* [EXERCISE INSTRUCTIONS] Rewrite the items from the line with "Decorative pillow with" to the line with "Girls return back", changing "couch" to "sofa" and leaving everything else unchanged.

___ ENTRIES SHOWN ___

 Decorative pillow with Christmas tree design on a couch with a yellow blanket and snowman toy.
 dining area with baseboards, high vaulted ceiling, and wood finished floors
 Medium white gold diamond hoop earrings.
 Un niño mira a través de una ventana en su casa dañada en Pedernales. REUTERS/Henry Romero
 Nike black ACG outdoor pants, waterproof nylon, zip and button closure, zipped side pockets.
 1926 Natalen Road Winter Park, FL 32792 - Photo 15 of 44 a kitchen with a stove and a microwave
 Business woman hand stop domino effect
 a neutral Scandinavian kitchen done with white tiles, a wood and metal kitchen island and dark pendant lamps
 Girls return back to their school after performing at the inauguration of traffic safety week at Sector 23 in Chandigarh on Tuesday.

___
___ ENTRIES SHOWN ___

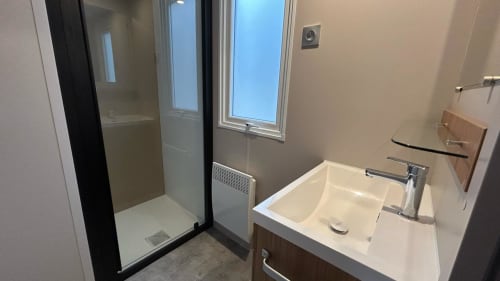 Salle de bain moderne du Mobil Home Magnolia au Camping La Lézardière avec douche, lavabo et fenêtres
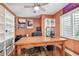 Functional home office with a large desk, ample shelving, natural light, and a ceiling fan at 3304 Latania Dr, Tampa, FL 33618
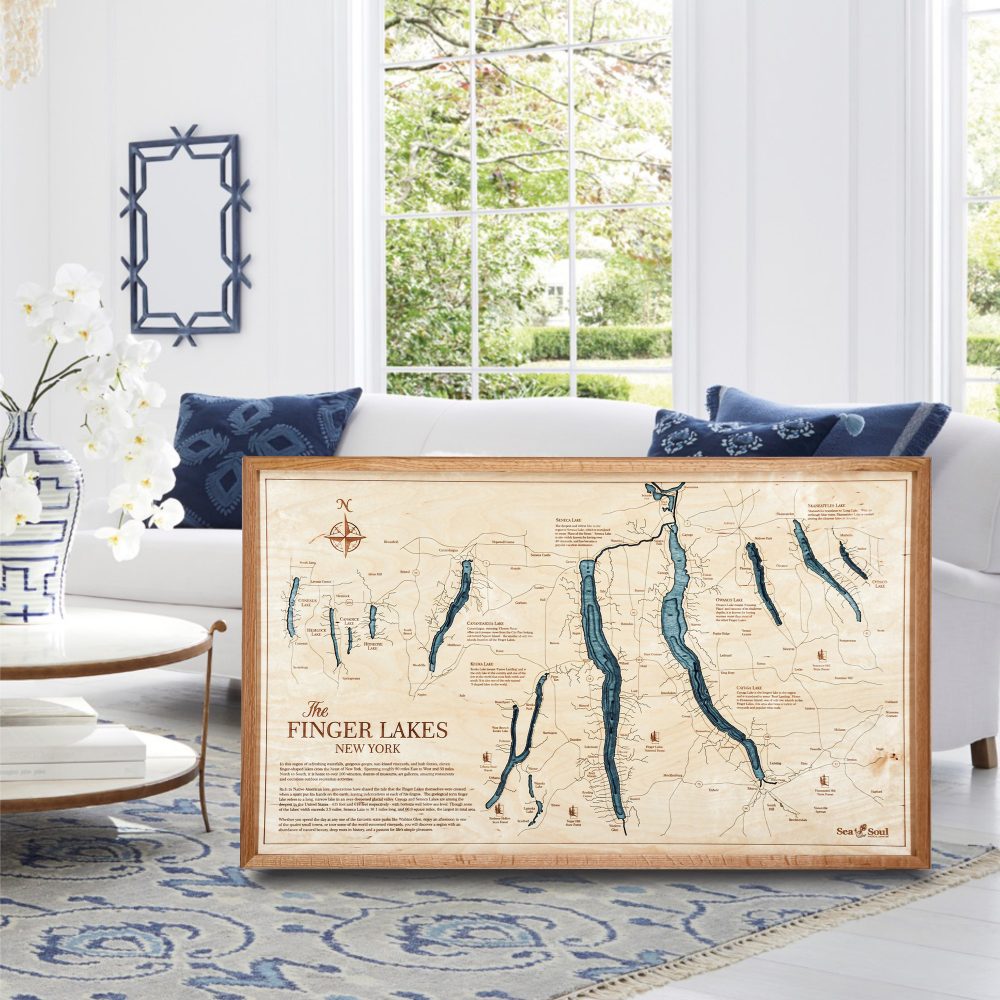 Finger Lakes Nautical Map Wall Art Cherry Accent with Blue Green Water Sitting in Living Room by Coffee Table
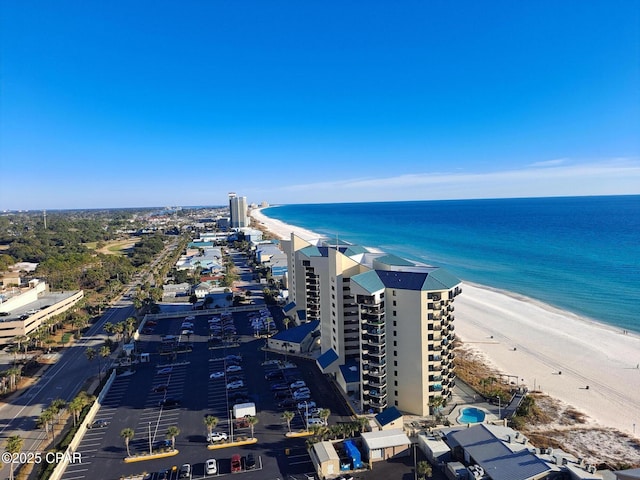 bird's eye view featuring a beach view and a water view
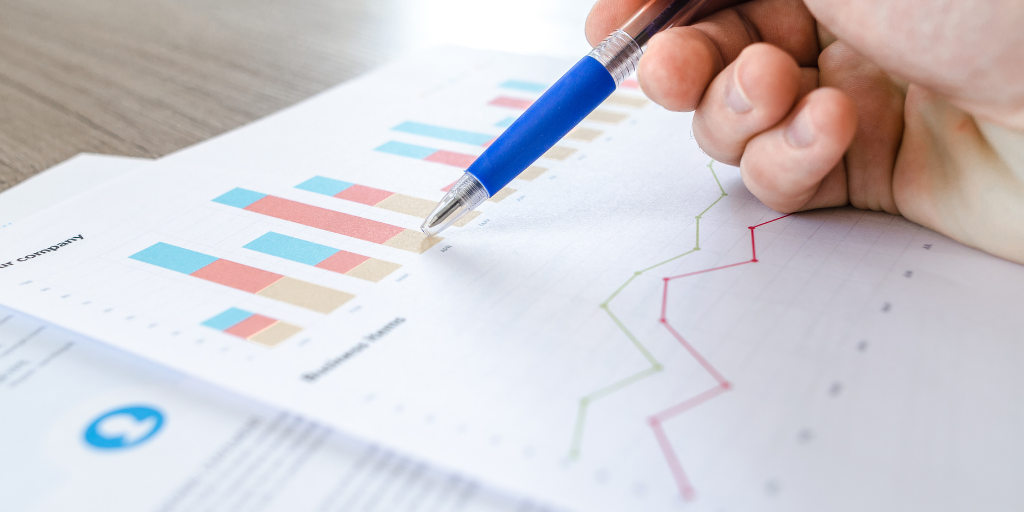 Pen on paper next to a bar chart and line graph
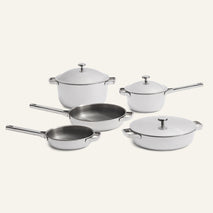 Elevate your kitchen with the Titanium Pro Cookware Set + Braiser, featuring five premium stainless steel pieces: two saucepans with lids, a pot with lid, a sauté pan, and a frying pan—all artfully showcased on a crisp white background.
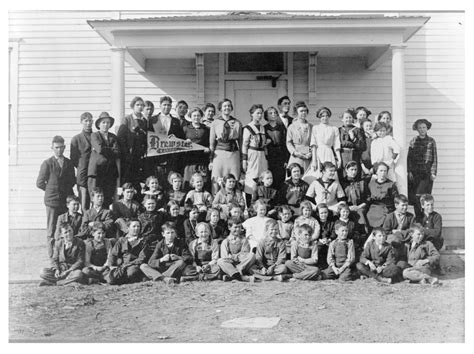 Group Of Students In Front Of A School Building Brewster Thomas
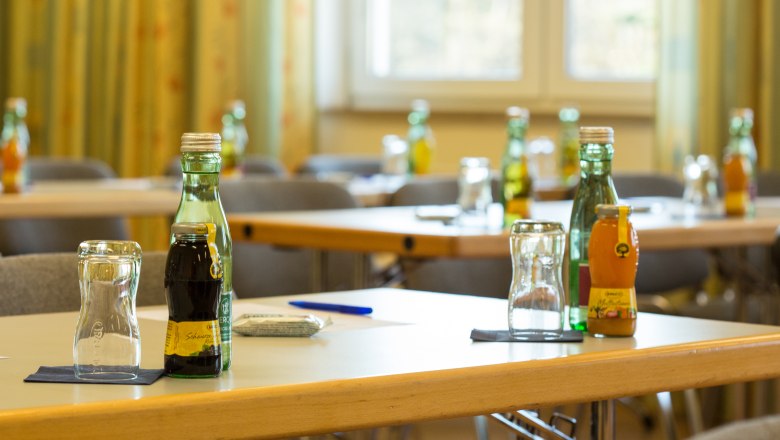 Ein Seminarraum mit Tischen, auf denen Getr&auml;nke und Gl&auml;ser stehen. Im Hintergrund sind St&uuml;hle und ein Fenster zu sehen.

___
___ ENTRIES SHOWN ___

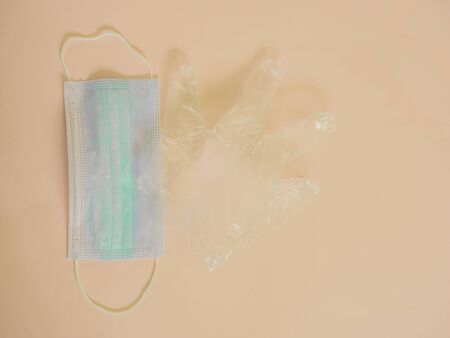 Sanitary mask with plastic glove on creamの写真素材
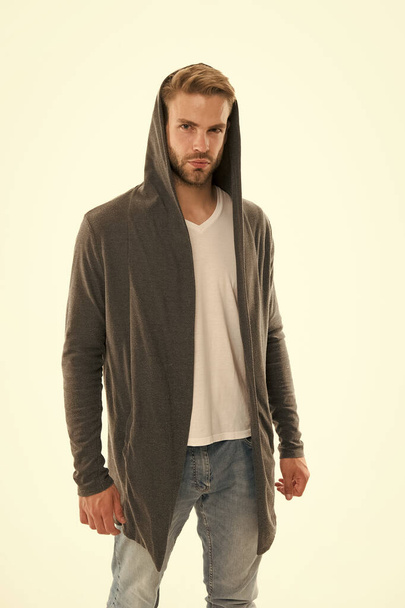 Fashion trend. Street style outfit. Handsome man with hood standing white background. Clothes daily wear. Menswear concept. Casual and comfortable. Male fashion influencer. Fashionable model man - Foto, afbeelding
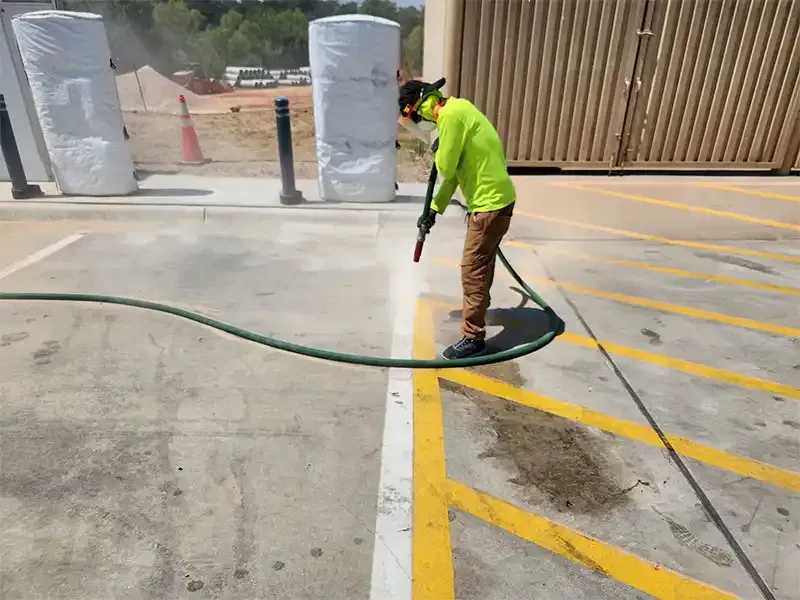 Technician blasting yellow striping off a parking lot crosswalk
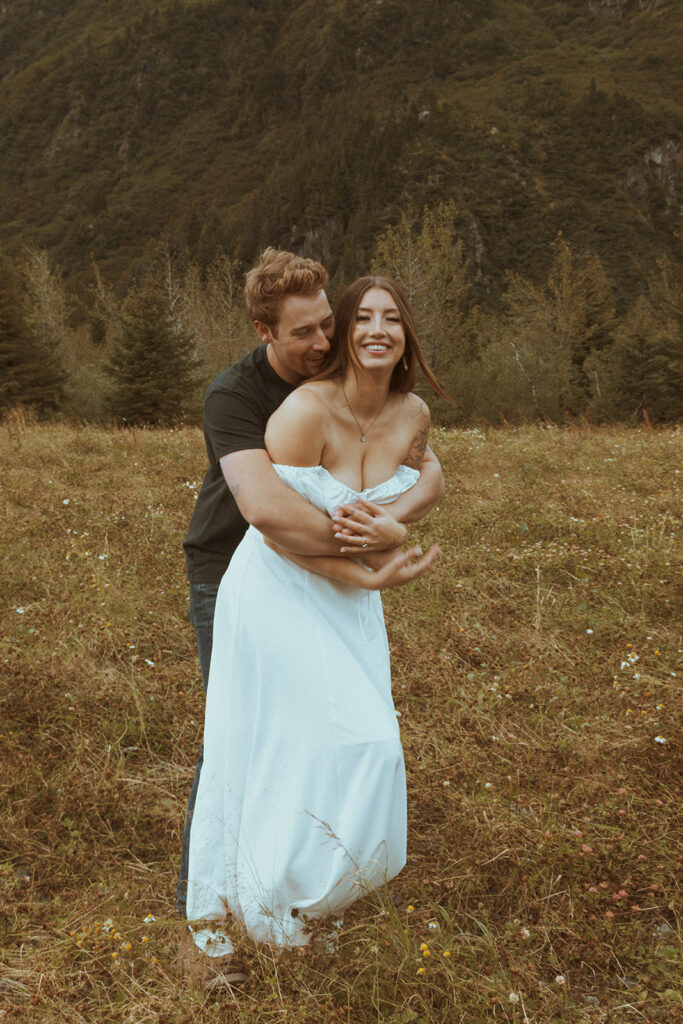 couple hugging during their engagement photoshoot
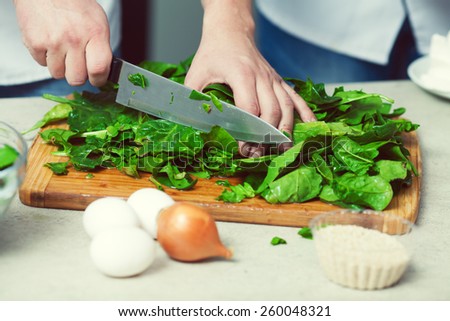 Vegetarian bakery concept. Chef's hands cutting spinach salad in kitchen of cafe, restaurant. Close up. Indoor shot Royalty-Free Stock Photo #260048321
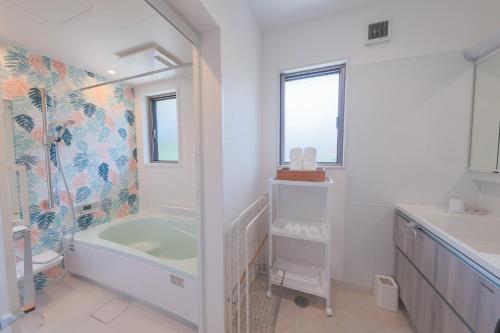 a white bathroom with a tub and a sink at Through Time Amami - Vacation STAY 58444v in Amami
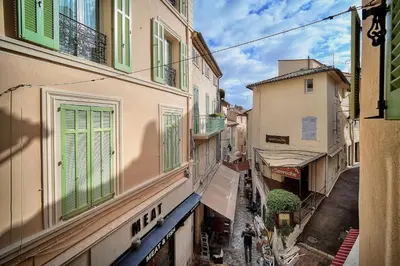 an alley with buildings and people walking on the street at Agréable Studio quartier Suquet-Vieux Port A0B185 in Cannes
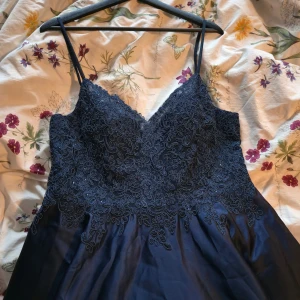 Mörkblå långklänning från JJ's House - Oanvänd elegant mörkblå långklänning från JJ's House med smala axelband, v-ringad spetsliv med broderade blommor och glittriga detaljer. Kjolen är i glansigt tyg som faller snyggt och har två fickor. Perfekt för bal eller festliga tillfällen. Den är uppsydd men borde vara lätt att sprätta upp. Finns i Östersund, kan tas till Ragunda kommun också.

___

* [ANSWER FOR THE TASK]
 Decorative pillow with Christmas tree design on a sofa with a yellow blanket and snowman toy.
 dining area with baseboards, high vaulted ceiling, and wood finished floors
 Medium white gold diamond hoop earrings.
 Un niño mira a través de una ventana en su casa dañada en Pedernales. REUTERS/Henry Romero
 Nike black ACG outdoor pants, waterproof nylon, zip and button closure, zipped side pockets.
 1926 Natalen Road Winter Park, FL 32792 - Photo 15 of 44 a kitchen with a stove and a microwave
 Business woman hand stop domino effect
 a neutral Scandinavian kitchen done with white tiles, a wood and metal kitchen island and dark pendant lamps
 Girls return back to their school after performing at the inauguration of traffic safety week at Sector 23 in Chandigarh on Tuesday.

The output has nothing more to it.